In Steven Spielberg’s seminal 1977 motion picture Close Encounters of the Third Kind, the character Roy Neary (played by Richard Dreyfuss) is overtaken by an uncontrollable urge to construct an imaginary landscape in his lounge room after witnessing flying objects late at night. He embarks on what appears to be an unreasonable adventure in order to seek out the origin of this landscape where believes he will meet the UFO’s again and associated aliens. This act of creative madness that consumes him also destroys his relationship with his wife and children. This overwhelming compulsion and focus to make art is familiar to many artists and the movie resonates in its portrayal of a kind of creative genius walking the thin line between truth and insanity. It can only be concluded that the drive to uncover something that has subjective, critical and cultural value is fraught with risk. Matthew Hunt’s latest exhibition The Armature continues his research into the dynamism between the individual and the wider community. The broad and subjective trajectory that Hunt maps out is the signature of his work. Hunt moves between personal references, moments and story telling and wider cultural and historical ideas. Hunt never forgets that he is making Art within a global continuum and that he must then become just another part of an historical framework. In this exhibition he explores what appears to be a persistent case of Pareidolia (the phenomena of faces appearing everywhere). Speaking in a recent interview Hunt gave a glimpse into his fractured subjective and historic narrative "It started as a suspicion; a sixth sense; a gut feeling. Nothing I could put my finger on per se, but it unnerved me. It was like the feeling of being followed, and this grew into the feeling that there was always a presence with me."

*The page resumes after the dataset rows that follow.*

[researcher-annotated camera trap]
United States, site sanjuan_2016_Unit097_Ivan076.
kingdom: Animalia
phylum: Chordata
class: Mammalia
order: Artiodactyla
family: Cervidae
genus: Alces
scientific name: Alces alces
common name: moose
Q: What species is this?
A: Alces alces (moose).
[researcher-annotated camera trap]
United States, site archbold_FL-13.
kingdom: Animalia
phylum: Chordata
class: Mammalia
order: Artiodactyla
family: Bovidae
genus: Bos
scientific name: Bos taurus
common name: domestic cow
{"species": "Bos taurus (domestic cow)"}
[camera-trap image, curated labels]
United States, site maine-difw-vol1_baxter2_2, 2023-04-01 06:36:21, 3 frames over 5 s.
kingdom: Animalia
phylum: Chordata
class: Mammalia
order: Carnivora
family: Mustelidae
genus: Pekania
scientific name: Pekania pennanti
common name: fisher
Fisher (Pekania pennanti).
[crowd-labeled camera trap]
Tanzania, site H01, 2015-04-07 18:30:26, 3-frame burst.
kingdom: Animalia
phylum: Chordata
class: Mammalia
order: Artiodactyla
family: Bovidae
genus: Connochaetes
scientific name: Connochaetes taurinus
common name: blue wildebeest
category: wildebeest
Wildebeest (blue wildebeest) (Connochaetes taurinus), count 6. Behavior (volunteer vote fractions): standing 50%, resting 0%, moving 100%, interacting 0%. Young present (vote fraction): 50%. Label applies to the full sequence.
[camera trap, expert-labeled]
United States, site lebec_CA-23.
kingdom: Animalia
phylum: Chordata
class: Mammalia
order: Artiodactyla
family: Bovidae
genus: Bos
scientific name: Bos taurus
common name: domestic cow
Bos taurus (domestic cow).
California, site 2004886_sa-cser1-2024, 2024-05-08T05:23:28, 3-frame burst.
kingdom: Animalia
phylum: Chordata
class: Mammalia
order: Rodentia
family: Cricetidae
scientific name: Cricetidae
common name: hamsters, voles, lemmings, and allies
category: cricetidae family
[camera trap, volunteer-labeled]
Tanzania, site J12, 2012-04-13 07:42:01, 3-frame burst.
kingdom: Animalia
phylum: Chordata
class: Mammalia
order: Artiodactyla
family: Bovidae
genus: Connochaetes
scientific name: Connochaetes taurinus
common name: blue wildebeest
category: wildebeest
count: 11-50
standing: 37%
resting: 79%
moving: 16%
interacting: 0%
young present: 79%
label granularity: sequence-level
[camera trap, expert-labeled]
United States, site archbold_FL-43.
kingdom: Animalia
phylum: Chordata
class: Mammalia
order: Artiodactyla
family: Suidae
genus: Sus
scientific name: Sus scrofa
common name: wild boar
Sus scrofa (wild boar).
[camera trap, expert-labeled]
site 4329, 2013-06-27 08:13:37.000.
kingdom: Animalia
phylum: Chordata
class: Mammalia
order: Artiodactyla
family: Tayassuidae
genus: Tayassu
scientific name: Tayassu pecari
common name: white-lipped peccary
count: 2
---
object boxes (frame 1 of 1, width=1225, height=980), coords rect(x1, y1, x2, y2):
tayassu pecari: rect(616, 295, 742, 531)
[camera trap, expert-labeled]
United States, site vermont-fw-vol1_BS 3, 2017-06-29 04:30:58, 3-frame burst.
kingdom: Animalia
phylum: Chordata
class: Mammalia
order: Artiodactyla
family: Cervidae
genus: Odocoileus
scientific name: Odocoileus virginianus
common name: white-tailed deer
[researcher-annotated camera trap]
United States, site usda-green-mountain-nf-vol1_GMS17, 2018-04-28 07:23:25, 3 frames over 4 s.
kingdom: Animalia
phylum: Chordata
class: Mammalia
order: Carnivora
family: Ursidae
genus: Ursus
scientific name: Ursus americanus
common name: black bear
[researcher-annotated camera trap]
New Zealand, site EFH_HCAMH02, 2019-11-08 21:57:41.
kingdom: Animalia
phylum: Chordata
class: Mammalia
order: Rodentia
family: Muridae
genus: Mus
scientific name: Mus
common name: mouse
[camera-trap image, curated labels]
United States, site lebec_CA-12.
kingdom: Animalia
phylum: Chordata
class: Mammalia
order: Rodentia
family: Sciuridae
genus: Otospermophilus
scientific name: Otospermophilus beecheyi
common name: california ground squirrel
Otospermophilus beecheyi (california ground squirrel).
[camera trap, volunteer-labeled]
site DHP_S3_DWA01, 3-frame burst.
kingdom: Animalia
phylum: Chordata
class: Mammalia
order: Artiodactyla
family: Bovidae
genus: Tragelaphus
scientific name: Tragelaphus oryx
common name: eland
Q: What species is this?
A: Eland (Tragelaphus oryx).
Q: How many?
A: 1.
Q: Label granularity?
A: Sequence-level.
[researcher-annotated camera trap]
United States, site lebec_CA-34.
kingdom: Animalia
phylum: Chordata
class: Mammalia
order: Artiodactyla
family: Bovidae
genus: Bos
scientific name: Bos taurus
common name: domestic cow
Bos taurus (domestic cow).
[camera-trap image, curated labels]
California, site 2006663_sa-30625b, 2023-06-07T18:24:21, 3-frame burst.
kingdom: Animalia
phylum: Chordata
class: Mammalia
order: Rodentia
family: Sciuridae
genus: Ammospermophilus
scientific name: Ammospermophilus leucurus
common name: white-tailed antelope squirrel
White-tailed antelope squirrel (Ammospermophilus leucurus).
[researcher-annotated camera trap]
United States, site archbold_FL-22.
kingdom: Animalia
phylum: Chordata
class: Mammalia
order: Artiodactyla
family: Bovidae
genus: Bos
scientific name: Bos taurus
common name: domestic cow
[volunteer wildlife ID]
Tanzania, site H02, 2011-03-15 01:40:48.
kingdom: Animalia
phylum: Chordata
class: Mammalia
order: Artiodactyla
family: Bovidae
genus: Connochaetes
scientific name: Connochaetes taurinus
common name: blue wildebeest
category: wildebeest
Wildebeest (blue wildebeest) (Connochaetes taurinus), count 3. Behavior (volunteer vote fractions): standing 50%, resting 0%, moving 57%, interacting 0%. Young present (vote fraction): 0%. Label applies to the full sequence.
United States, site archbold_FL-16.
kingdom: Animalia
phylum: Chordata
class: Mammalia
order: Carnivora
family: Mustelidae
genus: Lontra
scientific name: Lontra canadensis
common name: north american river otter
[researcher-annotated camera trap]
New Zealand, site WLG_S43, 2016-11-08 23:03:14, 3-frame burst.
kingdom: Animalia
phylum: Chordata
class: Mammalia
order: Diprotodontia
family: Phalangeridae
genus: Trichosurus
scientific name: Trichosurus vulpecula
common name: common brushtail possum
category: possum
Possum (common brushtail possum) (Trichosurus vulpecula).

"My children play a game where I searched for them while they hid just outside my vision. They became a shadow. In time I became aware there was more than just the children behind me. Was I being haunted? Was this a poltergeist or poltergeists? Was this my Mother from the dead? Or was I just losing touch with reality? I started painting, loosely, without intent."
"I let my eyes look backwards to capture a glimpse of my visitors. My periphery became my focus. I started to examine my archive of images - looking for clues and associations to lead me out. I let the forms go free, the representations surface; I waited for a de-abstraction. Meanwhile I constantly watched the clock looking for missing time."
"I asked my cousin who I know had seen a UFO out on the Brand Highway near Eneabba to paint me a picture of the event. I asked my Uncle David about the meteorite impact site he took me to when I was a kid. I had the shock of Sigmar Polke dying. (I still hadn’t found my own meteor). I started to look for fulgurites in sand dunes. I became very interested in Lourdes and other miracle sites, collecting everything I could. I broke into the Lascaux Caves looking for evidence. I found where Uri Geller was living in Portugal and tried to make contact with him. By coincidence I kept meeting people who had known Joseph Beuys. And I came across Hector Jandany’s paintings. Then Mike Kelly died. I began to see everything as reflective and conceived my art objects could also be reflective so as to capture something that is maybe not here in the light. Everything was touching me on my shoulder, then lost in the past."
The Armature marks a struggle between Hunt and Art. Hunt’s work over the last few years has concentrated on a very direct form of art production by paring things down to basic materials; paper, pencil, paint, in order to locate a purity or essence of what it is to be human. Hunt’s work searches for simple forms because everything else is so complex. Yet within this framework Hunt has been forgoing the obvious path towards formalism and beauty. Hunt believes that the collision of all these elements does not necessitate Art that people like. Hunt likes this because then, just maybe, there is another form or dialogue to be discovered.